Mr. Kolecki began his career as a co-op student at age 19. He worked in photovoltaics and thin film solid state research. After graduation, he became involved with power electronics, optical characterization of materials, high energy electron diffraction of crystalline films, and, finally, plasma physics and the space environment. Throughout the 1980’s, he became responsible for developing and maintaining a program in electrodynamic tethers, supporting an international effort to fly tethered satellite systems aboard the Shuttle and the Space Station. He spent a year at NASA Headquarters in Washington D.C. where he managed several other programs dealing with tethers, geostationary platforms, and orbital debris. When he returned to Cleveland, he became involved in defining system-environment interactions for the manned Space Exploration Initiative. He also co-chaired a congressionally mandated working group to oversee joint NASA/Air Force program planning in space environmental effects.

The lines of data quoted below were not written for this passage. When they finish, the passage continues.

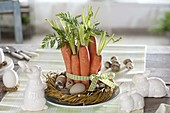 Easter basket with carrots and eggs, ceramic bunnies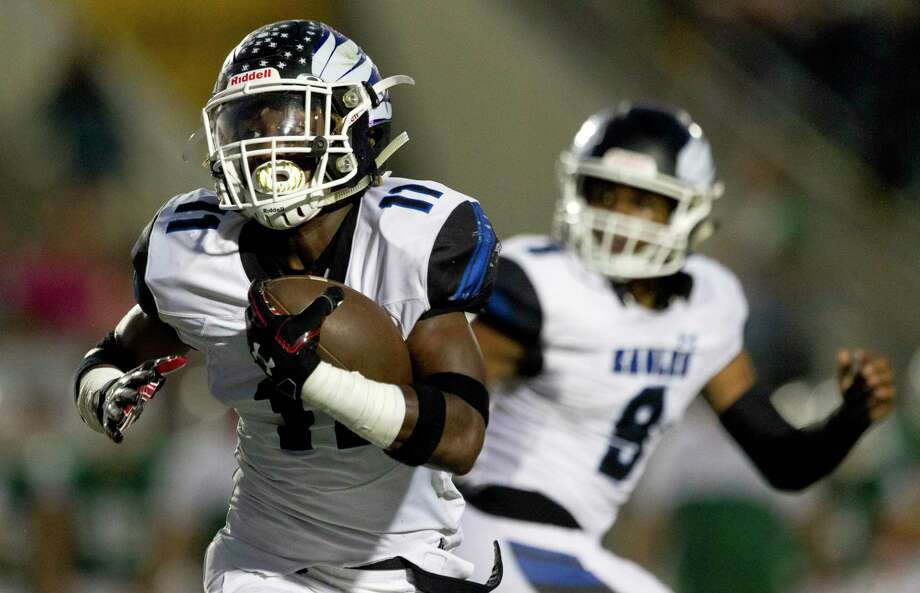 New Caney running back Cale Sanders, Jr. (11) runs for a 7-yard touchdown during the second quarter of a District 9-5A (Div. 1) high school football game at Turner Stadium, Saturday, Oct. 19, 2019, in Humble. Photo: Jason Fochtman, Houston Chronicle / Staff Photographer / Houston Chronicle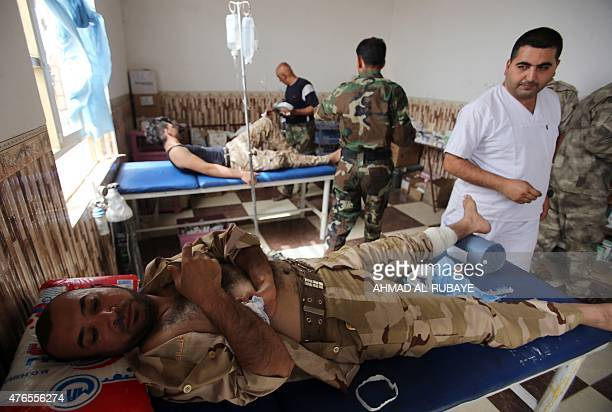 Iraqi doctors treat wounded soldiers at a field hospital in the town of Baiji north of Tikrit as allied Iraqi forces fight against the Islamic State...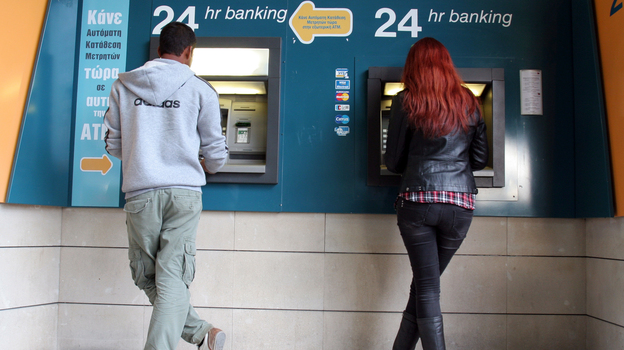 Take the money and run: An ATM in the Cypriot capital Nicosia on Sunday. (AFP/Getty Images)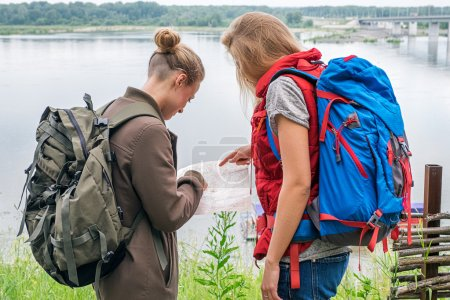 Two female travelers looking down at map at river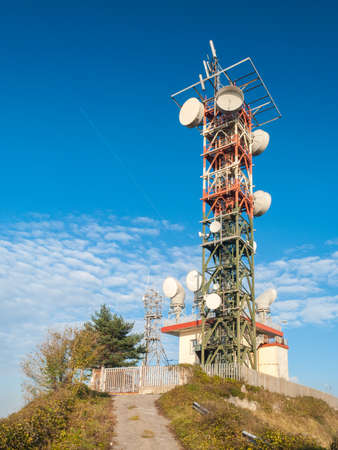 transmitting device: A broadcast relay station for television and radio broadcasting on the summit of mount Fasce, near Genoa Editorial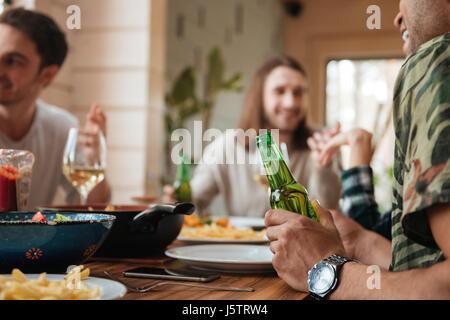 Gruppe der glückliche junge Männer sprechen und trinken Bier am Tisch zu Hause - Stockfoto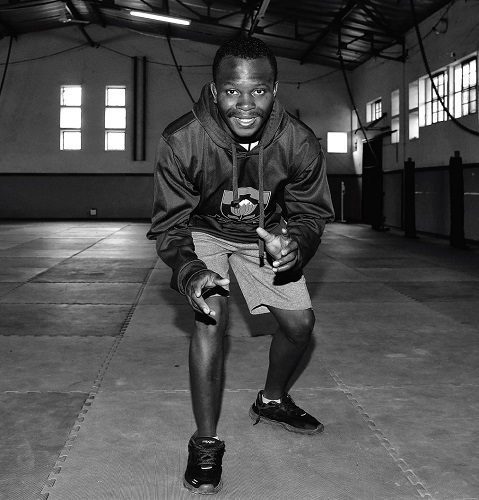 Tanki Tau hired as first black TuksWrestling coach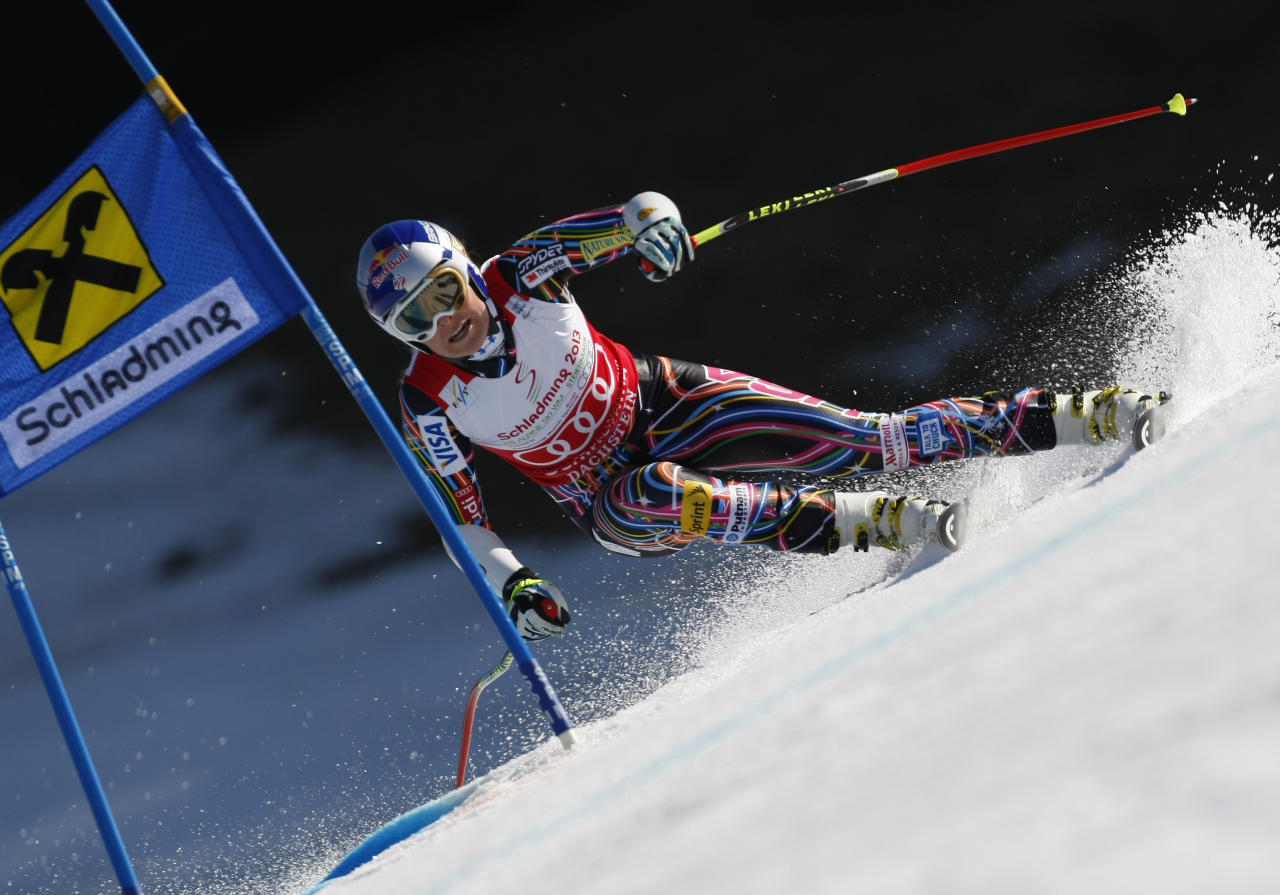SCHLADMING, AUSTRIA - MARCH 15: (FRANCE OUT) Lindsey Vonn of the USA wins the Overall World Cup SuperG globe during the Audi FIS Alpine Ski World Cup Women's SuperG on March 15, 2012 in Schladming, Austria. (Photo by Alexis Boichard/Agence Zoom/Getty Images)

In his current position, Mr. Kolecki is maintaining a program in space and planetary environmental effects for Mars exploration. Mr. Kolecki was a participating scientist in the Mars Pathfinder mission. Based on his Pathfinder results, Mr. Kolecki now has additional hardware en-route to Mars on the recently launched MER rovers.

Mr. Kolecki is also heavily involved in educational outreach. As a member of the Learning Technologies Project, he has spoken via interactive television to audiences of all ages throughout the U.S. and around the world. He has also spoken to live audiences throughout his general area.

Joseph C. Kolecki became involved with the Learning Technologies Project (LTP) at NASA Glenn shortly after completing his work with Mars Pathfinder. Previously, he was heavily involved in planetary research and limited his outreach activities to occasional public speaking.

As one of his first important activities with LTP, Mr. Kolecki became involved with the Japan 2001 Workshop, where he provided a scientist’s perspective on Mars. This experience introduced him to an international community of teachers and scholars with whom he remains very involved to this day.

As part of LTP, Mr. Kolecki also began developing on-line educational materials including more than 30 separate presentations in physics, astronomy, and mathematics, which are used during interactive sessions with students, and an on-line book entitled, “Mathematical Thinking in Physics,” which contains numerous “pokes” and “probes” into peculiar problems that he has encountered (or dreamed up) over his almost 35 year career.

He is also presently writing a series of NASA Technical e-Papers which deal with various topics in mathematics and logic, “for Students of Physics and Engineeering.” He is currently working on a paper entitled, “The Foundations of Tensor Analysis for Students of Physics and Engineering.” Other contributions in this series are mentioned in the publication list below and are available on the web.

Mr. Kolecki is a science and mathematics consultant for Science Through Art (STAR), a program first conceived by Lawrence Williams in the U.K. STAR is an innovative approach to teaching wherein subjects are not as partitioned into specific categories but presented as an integrated whole. Student retention is greatly enhanced using this approach, and it seems very probable that STAR holds the key to future revolutions in education.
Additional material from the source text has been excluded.